**Task directions:**
Rewrite the rows below as a numbered list, without blank lines. Start at the line containing "In the photograph, out of the choices" and stop after the line containing "5. [710,56]".

**Material provided:**
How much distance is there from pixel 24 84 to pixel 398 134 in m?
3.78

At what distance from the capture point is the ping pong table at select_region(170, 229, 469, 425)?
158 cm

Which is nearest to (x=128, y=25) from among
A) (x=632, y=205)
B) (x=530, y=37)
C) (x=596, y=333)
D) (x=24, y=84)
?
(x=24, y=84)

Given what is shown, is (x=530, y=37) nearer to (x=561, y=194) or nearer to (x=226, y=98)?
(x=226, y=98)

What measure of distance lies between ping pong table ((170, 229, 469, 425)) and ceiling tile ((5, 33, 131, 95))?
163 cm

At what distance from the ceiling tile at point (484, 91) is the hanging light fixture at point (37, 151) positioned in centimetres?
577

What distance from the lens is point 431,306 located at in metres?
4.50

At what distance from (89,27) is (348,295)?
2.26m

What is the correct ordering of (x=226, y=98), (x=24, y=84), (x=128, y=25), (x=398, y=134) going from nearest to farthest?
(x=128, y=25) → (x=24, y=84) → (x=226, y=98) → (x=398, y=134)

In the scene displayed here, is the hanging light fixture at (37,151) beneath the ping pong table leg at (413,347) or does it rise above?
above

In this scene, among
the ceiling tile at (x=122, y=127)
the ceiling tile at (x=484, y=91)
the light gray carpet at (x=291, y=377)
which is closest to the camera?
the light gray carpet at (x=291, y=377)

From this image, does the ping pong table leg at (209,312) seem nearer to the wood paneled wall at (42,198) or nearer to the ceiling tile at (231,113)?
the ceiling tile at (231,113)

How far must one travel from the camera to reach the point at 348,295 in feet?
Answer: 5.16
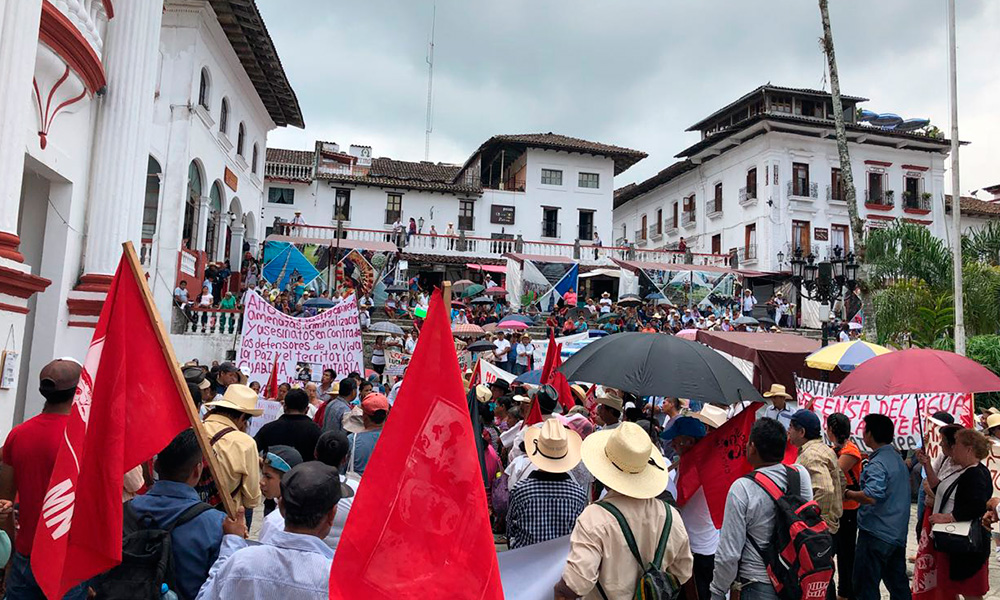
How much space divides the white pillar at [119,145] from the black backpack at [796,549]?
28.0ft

---

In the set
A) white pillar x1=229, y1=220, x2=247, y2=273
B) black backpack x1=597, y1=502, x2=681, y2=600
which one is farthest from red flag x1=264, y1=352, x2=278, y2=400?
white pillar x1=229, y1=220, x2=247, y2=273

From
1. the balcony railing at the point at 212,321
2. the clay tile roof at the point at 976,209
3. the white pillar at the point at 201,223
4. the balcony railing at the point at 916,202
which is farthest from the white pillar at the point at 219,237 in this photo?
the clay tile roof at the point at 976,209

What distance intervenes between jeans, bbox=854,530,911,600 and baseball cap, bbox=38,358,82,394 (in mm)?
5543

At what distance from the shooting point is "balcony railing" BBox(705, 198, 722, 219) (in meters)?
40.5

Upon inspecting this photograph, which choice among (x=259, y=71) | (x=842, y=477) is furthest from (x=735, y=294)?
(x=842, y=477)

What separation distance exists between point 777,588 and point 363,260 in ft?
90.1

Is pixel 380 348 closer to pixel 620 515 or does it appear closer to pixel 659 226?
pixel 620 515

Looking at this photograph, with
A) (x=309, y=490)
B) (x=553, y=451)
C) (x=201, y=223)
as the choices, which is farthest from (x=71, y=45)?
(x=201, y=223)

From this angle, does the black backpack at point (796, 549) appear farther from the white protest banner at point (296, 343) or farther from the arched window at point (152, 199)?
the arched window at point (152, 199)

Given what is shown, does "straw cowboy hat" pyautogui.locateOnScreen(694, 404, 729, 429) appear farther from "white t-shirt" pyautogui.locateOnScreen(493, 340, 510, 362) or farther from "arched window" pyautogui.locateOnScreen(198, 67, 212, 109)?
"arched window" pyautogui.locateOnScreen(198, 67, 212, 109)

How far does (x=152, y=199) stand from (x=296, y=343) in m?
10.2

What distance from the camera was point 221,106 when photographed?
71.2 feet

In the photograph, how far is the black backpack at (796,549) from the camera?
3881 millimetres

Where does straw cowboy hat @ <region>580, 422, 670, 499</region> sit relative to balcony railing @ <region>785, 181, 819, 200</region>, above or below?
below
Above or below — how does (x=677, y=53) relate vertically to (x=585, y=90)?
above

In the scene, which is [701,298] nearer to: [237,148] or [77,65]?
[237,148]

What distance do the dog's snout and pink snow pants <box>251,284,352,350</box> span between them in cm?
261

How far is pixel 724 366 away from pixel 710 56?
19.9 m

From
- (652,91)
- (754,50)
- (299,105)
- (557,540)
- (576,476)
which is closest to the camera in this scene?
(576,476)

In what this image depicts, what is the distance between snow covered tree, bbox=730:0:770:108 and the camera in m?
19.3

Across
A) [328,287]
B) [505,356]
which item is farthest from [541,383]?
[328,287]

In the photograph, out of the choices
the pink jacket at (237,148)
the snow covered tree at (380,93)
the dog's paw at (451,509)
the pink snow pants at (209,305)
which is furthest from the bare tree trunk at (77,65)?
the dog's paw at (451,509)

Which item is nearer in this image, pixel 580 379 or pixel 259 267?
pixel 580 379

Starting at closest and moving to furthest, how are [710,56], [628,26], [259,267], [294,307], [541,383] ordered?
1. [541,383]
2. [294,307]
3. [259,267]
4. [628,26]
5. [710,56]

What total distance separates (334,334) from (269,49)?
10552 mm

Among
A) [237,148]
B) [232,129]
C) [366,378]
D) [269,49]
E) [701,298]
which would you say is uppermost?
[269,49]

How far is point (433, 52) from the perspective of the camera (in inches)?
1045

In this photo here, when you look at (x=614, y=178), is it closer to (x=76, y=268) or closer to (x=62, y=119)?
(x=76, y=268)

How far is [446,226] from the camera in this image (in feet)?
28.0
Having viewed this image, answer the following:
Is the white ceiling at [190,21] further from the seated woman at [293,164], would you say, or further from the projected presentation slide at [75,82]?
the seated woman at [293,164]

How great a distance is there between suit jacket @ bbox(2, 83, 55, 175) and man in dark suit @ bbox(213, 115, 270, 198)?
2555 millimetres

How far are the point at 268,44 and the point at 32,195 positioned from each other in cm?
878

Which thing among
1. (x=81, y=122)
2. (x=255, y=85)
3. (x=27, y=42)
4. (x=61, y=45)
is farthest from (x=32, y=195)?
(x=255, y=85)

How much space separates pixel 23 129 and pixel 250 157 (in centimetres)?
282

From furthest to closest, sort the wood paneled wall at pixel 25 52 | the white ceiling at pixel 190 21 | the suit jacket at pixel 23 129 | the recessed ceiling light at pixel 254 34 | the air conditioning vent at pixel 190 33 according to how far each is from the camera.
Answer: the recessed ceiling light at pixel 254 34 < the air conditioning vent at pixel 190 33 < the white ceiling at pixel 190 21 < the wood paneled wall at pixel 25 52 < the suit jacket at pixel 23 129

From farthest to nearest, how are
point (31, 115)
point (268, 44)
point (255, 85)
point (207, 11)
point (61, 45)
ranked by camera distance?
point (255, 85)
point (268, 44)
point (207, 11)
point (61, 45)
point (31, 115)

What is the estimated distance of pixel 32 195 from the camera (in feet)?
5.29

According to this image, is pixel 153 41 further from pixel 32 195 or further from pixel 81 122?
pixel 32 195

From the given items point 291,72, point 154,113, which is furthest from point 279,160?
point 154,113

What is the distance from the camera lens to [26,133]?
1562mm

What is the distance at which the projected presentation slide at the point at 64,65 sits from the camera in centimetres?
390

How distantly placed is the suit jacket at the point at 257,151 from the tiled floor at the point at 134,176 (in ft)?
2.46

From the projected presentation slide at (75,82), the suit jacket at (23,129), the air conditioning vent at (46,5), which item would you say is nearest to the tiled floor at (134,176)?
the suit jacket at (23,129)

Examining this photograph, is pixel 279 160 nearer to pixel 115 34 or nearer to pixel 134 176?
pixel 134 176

==

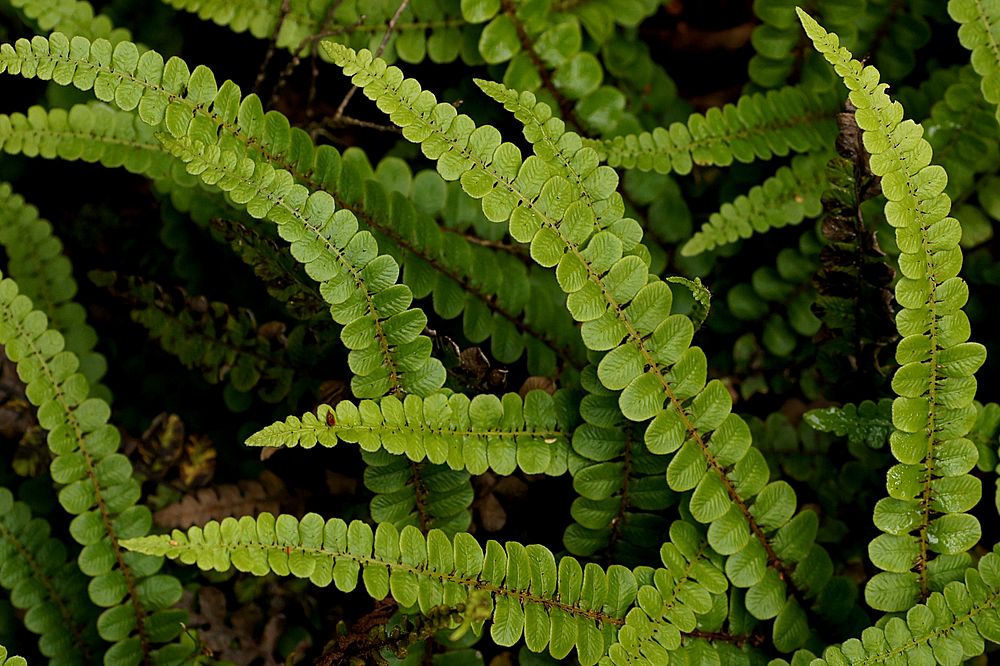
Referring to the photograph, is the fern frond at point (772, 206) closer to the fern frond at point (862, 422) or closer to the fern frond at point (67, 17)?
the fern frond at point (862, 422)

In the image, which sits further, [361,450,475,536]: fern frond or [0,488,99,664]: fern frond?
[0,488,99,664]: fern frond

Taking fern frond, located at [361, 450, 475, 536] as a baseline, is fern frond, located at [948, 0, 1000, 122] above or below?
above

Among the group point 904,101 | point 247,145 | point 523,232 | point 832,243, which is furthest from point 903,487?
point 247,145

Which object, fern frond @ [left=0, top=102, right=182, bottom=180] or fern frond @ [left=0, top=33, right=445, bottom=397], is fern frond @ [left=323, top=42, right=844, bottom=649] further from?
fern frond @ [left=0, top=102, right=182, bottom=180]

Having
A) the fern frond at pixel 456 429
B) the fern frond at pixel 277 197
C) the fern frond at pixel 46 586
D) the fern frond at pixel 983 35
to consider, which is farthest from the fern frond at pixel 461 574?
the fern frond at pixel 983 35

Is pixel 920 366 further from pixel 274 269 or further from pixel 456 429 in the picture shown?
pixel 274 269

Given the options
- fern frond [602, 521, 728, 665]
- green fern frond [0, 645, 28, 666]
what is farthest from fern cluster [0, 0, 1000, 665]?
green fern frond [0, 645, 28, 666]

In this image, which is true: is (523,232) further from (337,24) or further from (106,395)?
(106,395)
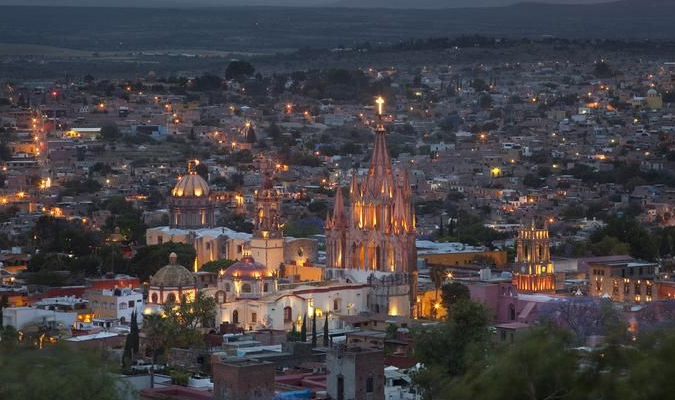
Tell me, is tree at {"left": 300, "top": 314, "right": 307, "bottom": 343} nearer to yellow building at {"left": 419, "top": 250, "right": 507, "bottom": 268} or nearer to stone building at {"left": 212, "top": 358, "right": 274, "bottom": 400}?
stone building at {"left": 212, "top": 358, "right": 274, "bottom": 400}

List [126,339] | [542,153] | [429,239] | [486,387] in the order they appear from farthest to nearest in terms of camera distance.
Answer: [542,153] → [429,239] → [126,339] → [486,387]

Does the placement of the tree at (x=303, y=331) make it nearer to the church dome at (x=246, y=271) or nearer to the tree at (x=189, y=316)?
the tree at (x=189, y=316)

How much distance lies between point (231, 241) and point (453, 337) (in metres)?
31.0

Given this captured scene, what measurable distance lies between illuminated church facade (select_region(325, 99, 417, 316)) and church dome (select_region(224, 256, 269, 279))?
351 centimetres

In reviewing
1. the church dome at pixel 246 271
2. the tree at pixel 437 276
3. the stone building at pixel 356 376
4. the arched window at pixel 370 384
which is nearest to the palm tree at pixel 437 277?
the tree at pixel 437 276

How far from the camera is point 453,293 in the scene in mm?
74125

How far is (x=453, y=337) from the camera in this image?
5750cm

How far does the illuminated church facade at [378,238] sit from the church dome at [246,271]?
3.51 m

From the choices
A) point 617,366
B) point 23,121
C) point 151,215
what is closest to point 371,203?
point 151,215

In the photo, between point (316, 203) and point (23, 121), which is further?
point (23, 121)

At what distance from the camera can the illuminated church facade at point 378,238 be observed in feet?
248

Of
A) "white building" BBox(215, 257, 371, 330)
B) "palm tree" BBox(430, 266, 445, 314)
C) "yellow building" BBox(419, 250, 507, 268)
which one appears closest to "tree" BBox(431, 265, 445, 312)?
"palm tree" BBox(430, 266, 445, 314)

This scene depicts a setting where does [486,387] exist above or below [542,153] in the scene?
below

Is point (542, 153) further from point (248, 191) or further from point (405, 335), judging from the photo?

**Exercise answer:**
1. In the photograph, out of the choices
2. the pink jacket at (237,148)
3. the snow covered tree at (380,93)
4. the dog's paw at (451,509)
5. the pink snow pants at (209,305)
6. which is furthest from the bare tree trunk at (77,65)?
7. the dog's paw at (451,509)
8. Which item is nearer in this image, pixel 580 379 or pixel 259 267?
9. pixel 580 379
10. Starting at closest and moving to furthest, how are [710,56], [628,26], [259,267], [294,307], [541,383] ordered?
11. 1. [541,383]
12. 2. [294,307]
13. 3. [259,267]
14. 4. [628,26]
15. 5. [710,56]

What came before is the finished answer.